Net inflow of foreign direct investments in October jumped 33.7 percent to a six-month high of $672 million from $502 million a year ago, the Bangko Sentral ng Pilipinas said Friday.
“This was mainly on account of the expansion in non-residents’ net investments in debt instruments issued by local affiliates by 60 percent to $534 million from $334 million in 2018,” the BSP said in a statement.
Net inflows of equity capital, meanwhile, slowed down to $58 million from $98 million in October 2018, following the decline in equity capital placements coupled with the increase in withdrawals.
Equity capital infusions during the month came from the United States, South Korea and Japan.

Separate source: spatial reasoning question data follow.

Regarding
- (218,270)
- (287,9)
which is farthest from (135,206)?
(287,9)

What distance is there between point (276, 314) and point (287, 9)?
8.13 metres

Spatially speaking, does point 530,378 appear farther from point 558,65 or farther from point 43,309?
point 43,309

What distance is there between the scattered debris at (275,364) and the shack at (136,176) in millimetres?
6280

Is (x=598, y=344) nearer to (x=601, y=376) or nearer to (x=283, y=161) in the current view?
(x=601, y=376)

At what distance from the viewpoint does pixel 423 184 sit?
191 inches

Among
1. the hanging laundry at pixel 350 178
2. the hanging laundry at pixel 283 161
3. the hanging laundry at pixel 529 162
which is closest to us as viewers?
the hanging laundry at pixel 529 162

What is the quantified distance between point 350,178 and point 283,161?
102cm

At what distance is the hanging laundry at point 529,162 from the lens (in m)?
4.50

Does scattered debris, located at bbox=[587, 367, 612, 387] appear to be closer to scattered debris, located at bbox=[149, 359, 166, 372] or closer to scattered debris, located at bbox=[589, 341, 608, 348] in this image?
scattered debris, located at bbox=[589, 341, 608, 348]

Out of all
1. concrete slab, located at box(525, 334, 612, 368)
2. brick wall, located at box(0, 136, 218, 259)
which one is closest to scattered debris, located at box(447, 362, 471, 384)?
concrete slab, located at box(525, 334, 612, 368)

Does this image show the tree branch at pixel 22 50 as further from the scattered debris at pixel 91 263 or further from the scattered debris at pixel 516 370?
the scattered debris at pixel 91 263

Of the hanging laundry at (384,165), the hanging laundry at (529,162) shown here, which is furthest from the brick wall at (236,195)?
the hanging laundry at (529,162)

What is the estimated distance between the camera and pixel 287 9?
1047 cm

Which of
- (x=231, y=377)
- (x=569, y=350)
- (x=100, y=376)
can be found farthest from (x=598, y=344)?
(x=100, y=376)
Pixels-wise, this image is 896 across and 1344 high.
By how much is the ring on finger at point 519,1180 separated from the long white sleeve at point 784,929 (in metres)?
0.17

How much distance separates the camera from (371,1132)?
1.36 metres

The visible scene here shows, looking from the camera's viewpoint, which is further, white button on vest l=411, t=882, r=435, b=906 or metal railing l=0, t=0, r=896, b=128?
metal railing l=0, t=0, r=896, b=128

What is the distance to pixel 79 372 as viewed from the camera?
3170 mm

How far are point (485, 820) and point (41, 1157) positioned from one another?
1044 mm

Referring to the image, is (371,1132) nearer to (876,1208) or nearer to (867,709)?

These were invested in real estate, financial and insurance and manufacturing.
The latest figures brought the net FDI in the first 10 months to $5.8 billion, lower by 32.8 percent from $8.6 billion a year ago.
“The lower FDI net inflows reflect subdued investor sentiment due to the continued sluggish global economic activity,” the BSP said.
The top country sources of equity capital placements in the 10-month period were Japan, the US, Singapore, China and South Korea. These were invested in financial and insurance, real estate, and manufacturing.
The BSP in November revised downward the net FDI projection in 2019 to $6.8 billion from the earlier projection of $9 billion, taking into account the latest global developments.
But for 2020, the BSP expects net FDI to reach $8.8 billion.